[Data entries]
** start **

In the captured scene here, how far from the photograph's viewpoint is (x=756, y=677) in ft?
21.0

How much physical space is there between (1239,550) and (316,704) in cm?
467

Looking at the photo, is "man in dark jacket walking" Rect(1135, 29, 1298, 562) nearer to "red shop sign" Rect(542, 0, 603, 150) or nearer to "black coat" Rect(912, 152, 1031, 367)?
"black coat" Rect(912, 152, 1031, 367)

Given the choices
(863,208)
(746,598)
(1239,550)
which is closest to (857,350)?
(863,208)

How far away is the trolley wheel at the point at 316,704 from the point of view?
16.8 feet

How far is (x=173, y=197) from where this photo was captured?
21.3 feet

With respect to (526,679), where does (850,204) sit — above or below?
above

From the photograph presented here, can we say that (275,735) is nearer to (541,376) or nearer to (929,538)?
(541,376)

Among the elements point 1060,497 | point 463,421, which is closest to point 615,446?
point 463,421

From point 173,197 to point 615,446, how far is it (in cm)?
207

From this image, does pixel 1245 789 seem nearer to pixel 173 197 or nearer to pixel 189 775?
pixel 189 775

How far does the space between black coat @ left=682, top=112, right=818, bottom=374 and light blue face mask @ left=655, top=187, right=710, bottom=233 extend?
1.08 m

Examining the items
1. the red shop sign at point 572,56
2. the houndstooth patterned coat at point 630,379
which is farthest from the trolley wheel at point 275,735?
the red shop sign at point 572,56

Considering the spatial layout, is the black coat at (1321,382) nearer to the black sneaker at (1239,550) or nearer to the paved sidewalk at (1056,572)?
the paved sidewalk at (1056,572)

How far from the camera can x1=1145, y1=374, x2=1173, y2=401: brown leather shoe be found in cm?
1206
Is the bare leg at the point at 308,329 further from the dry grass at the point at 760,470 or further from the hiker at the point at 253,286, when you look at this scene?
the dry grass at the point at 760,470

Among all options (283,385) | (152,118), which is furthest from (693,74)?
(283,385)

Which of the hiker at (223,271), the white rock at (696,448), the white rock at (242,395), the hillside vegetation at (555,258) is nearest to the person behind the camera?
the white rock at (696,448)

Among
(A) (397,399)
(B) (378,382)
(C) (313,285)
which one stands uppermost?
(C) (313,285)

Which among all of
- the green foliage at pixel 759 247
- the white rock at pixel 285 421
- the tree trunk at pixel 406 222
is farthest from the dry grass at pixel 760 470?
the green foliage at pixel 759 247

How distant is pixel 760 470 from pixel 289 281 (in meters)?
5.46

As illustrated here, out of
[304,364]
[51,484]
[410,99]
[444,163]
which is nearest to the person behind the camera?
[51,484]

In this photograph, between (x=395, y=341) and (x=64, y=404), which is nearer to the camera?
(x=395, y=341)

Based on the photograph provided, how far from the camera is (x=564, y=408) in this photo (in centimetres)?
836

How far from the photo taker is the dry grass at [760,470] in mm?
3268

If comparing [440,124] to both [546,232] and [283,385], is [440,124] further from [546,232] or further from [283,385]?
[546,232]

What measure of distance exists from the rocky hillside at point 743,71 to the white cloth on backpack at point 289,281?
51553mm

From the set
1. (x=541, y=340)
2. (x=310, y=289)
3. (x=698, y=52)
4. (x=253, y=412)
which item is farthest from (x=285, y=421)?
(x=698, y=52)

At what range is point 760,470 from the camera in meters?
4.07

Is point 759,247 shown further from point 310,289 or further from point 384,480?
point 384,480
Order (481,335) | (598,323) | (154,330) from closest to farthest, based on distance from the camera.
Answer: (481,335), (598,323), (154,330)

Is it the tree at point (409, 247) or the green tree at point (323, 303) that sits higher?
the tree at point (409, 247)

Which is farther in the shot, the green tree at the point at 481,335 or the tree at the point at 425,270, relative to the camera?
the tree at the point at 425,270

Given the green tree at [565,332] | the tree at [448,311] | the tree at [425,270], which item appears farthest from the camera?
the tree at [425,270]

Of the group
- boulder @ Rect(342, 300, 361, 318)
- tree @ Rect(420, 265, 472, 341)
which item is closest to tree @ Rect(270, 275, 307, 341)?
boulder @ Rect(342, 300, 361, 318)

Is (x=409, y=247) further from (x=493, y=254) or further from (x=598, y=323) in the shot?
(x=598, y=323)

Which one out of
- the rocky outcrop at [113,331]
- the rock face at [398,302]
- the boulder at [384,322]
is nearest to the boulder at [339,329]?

** end **

== Required work ==
Begin with the line that contains "How distant is" and end with the last line of the records; set down every line in that span exactly, and nothing else.

== Output below ==
How distant is pixel 760 470 from pixel 289 281 (in meters)?
5.46

As illustrated here, out of
[304,364]
[51,484]
[410,99]
[444,163]
which is nearest to the person behind the camera?
[51,484]

In this photograph, between (x=395, y=341) and (x=64, y=404), which is nearer to the camera?
(x=395, y=341)

Based on the photograph provided, how far from the camera is (x=564, y=408) in this photo (in centimetres)?
836

How far from the photo taker is the dry grass at [760,470] in mm?
3268

If comparing [440,124] to both [546,232] and [283,385], is [440,124] further from [546,232] or further from [283,385]?
[546,232]

What measure of distance exists from the rocky hillside at point 743,71 to the white cloth on backpack at point 289,281?
51553mm

From the set
1. (x=541, y=340)
2. (x=310, y=289)
3. (x=698, y=52)
4. (x=253, y=412)
which item is farthest from (x=285, y=421)?
(x=698, y=52)

At what range is point 760,470 from the camera in meters?
4.07

Is point 759,247 shown further from point 310,289 or further from point 384,480?
point 384,480
Order (481,335) | (598,323) | (154,330) from closest to farthest, based on distance from the camera.
Answer: (481,335), (598,323), (154,330)

Is it the tree at point (409, 247) or the green tree at point (323, 303) that sits higher?
the tree at point (409, 247)

Which is farther in the shot, the green tree at the point at 481,335 or the tree at the point at 425,270, relative to the camera?
the tree at the point at 425,270

Given the green tree at [565,332] | the tree at [448,311] | the tree at [425,270], which item appears farthest from the camera?
the tree at [425,270]

Of the group
- boulder @ Rect(342, 300, 361, 318)
- tree @ Rect(420, 265, 472, 341)
which item is closest to tree @ Rect(270, 275, 307, 341)?
boulder @ Rect(342, 300, 361, 318)

Is (x=409, y=247) further from (x=493, y=254) or further from (x=598, y=323) in the shot?
(x=598, y=323)

Which one out of
- the rocky outcrop at [113,331]
- the rock face at [398,302]
- the boulder at [384,322]
is nearest to the boulder at [339,329]?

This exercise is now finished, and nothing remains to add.